Proponents of the Living Constitution suggest that a dynamic view of civil liberties is vital to the continuing effectiveness of the constitutional scheme. It is now seen as unacceptable to suggest that married women or descendants of slaves are not entitled to liberty or equal protection with regard to coverture laws, slavery laws, and their legacy, as they were not expressly seen as free from such by those who ratified the Constitution. Advocates of the Living Constitution believe that the framers never intended their 18th-century practices to be regarded as the permanent standard for those ideals.
Living Constitutionalists suggest that broad ideals such as "liberty" and "equal protection" were included in the Constitution precisely because they are timeless and for their inherently dynamic nature. Liberty in 1791 is argued to have never been thought to be the same as liberty in 1591 or in 1991, but it was rather seen as a principle transcending the recognized rights of the day and age. Giving them a fixed and static meaning in the name of "originalism" is thus said to violate the very theory that it purports to uphold.

Points of contention

As the subject of significant controversy, the idea of a Living Constitution is plagued by numerous conflicting contentions.

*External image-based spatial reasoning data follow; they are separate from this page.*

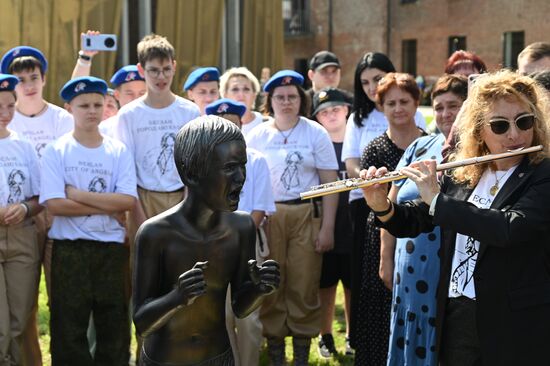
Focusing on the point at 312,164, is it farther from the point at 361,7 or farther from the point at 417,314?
the point at 361,7

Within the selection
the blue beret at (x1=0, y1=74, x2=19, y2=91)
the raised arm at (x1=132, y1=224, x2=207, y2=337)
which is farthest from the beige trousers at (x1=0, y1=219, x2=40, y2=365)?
the raised arm at (x1=132, y1=224, x2=207, y2=337)

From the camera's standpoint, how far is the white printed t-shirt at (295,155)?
5348 mm

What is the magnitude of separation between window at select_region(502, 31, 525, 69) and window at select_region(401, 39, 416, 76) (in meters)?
4.77

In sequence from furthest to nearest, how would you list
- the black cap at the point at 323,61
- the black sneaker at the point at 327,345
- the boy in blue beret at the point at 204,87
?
the black cap at the point at 323,61
the boy in blue beret at the point at 204,87
the black sneaker at the point at 327,345

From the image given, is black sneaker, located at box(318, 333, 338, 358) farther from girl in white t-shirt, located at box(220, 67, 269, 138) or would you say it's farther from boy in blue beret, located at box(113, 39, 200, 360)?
girl in white t-shirt, located at box(220, 67, 269, 138)

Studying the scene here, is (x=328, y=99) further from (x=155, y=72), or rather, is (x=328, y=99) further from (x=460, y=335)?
(x=460, y=335)

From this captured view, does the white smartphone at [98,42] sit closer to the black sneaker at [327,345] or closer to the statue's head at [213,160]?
the black sneaker at [327,345]

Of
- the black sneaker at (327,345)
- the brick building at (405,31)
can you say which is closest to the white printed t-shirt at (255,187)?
the black sneaker at (327,345)

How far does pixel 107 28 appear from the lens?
438 inches

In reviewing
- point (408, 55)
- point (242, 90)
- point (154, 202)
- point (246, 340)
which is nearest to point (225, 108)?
point (154, 202)

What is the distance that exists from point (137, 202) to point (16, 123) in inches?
46.6

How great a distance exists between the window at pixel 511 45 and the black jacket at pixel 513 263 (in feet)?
91.3

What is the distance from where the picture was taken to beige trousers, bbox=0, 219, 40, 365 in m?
4.59

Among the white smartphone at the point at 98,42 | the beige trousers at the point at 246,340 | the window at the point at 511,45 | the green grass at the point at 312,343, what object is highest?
the window at the point at 511,45
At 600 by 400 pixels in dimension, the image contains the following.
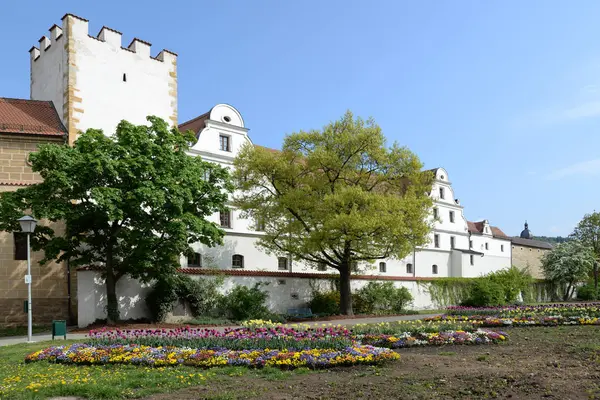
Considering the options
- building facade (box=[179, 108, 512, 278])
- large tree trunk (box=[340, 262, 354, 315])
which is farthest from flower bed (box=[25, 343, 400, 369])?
large tree trunk (box=[340, 262, 354, 315])

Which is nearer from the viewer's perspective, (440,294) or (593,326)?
(593,326)

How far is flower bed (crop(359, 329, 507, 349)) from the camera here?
13.7 metres

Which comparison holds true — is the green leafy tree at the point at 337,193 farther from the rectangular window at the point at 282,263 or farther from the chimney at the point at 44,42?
the chimney at the point at 44,42

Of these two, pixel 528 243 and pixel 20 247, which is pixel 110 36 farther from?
pixel 528 243

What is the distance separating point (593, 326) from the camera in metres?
18.7

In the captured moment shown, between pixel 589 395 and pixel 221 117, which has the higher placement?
pixel 221 117

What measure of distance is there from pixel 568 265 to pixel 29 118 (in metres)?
49.6

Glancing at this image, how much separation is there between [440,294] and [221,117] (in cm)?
1916

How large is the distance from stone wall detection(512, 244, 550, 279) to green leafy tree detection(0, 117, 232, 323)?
52455 mm

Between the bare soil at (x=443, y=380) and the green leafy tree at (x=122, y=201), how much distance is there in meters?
12.6

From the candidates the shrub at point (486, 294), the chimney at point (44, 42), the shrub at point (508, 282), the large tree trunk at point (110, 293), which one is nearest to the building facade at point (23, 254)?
the large tree trunk at point (110, 293)

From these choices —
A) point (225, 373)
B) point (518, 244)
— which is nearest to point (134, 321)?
point (225, 373)

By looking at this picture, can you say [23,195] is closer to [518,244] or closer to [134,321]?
[134,321]

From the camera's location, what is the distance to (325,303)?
31125mm
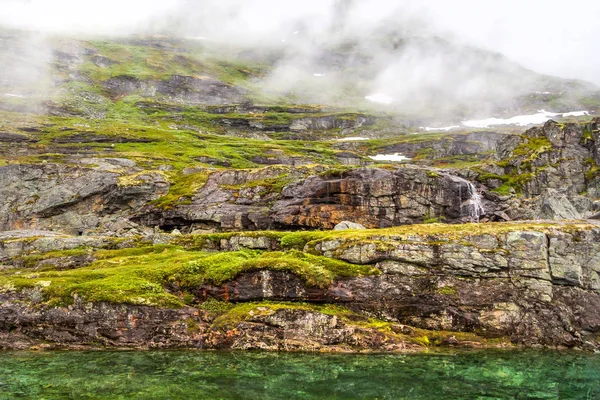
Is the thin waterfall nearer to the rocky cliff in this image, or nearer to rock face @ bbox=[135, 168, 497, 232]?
rock face @ bbox=[135, 168, 497, 232]

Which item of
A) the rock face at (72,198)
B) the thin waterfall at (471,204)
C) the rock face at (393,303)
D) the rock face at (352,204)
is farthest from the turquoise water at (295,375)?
the rock face at (72,198)

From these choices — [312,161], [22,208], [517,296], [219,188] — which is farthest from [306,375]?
[312,161]

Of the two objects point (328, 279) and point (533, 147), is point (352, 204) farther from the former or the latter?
point (533, 147)

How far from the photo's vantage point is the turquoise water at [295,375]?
1948cm

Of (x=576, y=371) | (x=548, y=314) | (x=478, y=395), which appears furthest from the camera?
(x=548, y=314)

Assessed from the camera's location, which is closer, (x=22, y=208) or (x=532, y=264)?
(x=532, y=264)

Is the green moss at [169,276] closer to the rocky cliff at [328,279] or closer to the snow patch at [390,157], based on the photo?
the rocky cliff at [328,279]

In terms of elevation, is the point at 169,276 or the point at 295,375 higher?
the point at 169,276

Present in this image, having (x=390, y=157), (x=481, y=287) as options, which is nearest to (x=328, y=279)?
(x=481, y=287)

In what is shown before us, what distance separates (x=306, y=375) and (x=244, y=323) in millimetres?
8739

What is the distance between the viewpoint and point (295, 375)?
2269cm

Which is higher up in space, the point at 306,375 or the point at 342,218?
the point at 342,218

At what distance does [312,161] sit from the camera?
161 meters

Disregard of constitutional language

The idea of a Living Constitution was often characterized by Justice Scalia and others as inherently disregarding constitutional language and as suggesting that one should not simply read and apply the constitutional text.
Jack Balkin argues that was not the intended meaning of the term, however, and suggests that the Constitution be read contemporaneously, rather than historically. Such an inquiry often consults the original meaning or intent, along with other interpretive devices. A proper application then involves some reconciliation between the various devices, not a simple disregard for one or another.

Judicial activism

Another common view of the Living Constitution is as synonymous with "judicial activism," a phrase that is generally used to accuse judges of resolving cases based on their own political convictions or preferences.

Comparisons

It may be noted that the Living Constitution does not itself represent a detailed philosophy and that distinguishing it from other theories can be difficult. Indeed, supporters often suggest that it is the true originalist philosophy, but originalists generally agree that phrases such as "just compensation" should be applied differently than 200 years ago. It has been suggested that the true difference between the judicial philosophies regards not meaning at all but rather the correct application of constitutional principles. A supporter of the Living Constitution would not necessarily state, for instance, that the meaning of "liberty" has changed since 1791, but it may be what it has always been, a general principle that recognizes individual freedom. The important change might be in what is recognized as liberty today but was not fully recognized two centuries ago. That view was enunciated for the Supreme Court by Justice George Sutherland in 1926:
To complete the example, the question of how to apply a term like "liberty" may not be a question of what it "means" but rather a question of which liberties are now entitled to constitutional protection. Supporters of a Living Constitution tend to advocate a broad application in accordance with current views, and originalists tend to seek an application consistent with views at the time of ratification. Critics of the Living Constitution assert that it is more open to judicial manipulation, but proponents argue that theoretical flexibility in either view provides adherents extensive leeway in what decision to reach in a particular case.